» Extracted text:
Content starts

German crystallographer and physicist (1888–1985)

Paul Peter Ewald, FRS (January 23, 1888 – August 22, 1985) was a German crystallographer and physicist, a pioneer of X-ray diffraction methods.

==Education==
Ewald received his early education in the classics at the Gymnasium in Berlin and Potsdam, where he learned to speak Greek, French, and English, in addition to his native German.

Ewald began his higher education in physics, chemistry, and mathematics at Gonville and Caius College in Cambridge, during the winter of 1905. In 1906 and 1907, he continued his formal education at the University of Göttingen, where his interests turned primarily to mathematics. At that time, Göttingen was a world-class center of mathematics under the three “Mandarins” of Göttingen: Felix Klein, David Hilbert, and Hermann Minkowski. While studying at Göttingen, Ewald was taken on by Hilbert as an Ausarbeiter, a paid position as a scribe, i.e., he would take notes in Hilbert’s classes, have the notes approved by Hilbert’s assistant — at that time, Ernst Hellinger — and then prepare a clean copy for the Lesezimmer (mathematics reading room). In 1907, he continued his mathematical studies at the Ludwig-Maximilians-Universität München (LMU) under Arnold Sommerfeld at his Institute for Theoretical Physics. He was granted his doctorate in 1912. His doctoral thesis developed the laws of propagation of X-rays in single crystals. After earning his doctorate, he was an assistant to Sommerfeld.

Content ends

» Available data:
Content starts

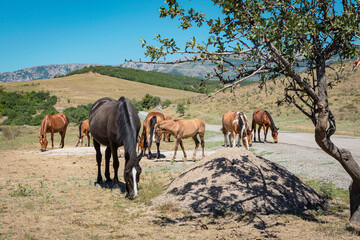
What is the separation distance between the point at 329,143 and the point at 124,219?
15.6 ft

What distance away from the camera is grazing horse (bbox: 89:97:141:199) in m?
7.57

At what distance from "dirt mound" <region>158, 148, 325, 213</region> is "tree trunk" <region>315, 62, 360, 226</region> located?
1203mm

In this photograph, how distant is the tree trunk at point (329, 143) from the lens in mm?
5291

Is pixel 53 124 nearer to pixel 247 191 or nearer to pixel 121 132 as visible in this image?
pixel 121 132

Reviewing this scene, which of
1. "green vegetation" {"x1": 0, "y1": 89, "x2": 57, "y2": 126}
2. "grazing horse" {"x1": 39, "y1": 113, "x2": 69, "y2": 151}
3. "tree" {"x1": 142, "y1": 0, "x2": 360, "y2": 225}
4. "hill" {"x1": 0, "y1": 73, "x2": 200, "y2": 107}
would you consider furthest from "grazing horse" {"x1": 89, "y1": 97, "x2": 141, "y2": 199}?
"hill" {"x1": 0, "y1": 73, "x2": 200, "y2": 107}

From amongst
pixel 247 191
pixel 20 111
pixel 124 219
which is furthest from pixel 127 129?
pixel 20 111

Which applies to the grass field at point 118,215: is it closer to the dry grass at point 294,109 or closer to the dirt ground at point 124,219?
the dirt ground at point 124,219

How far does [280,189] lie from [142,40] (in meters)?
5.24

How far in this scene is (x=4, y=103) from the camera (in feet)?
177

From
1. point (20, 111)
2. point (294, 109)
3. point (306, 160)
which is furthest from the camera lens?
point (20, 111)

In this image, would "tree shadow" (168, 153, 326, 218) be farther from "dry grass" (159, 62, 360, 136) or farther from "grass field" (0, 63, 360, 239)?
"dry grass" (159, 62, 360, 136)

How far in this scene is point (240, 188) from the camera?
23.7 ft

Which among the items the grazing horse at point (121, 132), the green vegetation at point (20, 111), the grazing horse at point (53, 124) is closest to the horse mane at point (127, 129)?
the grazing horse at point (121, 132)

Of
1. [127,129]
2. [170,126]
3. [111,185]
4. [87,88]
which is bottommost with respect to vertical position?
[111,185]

Content ends

» What to work on: According to the Paul Peter Ewald excerpt, what did his doctoral thesis develop?

» Your response: The laws of propagation of X-rays in single crystals.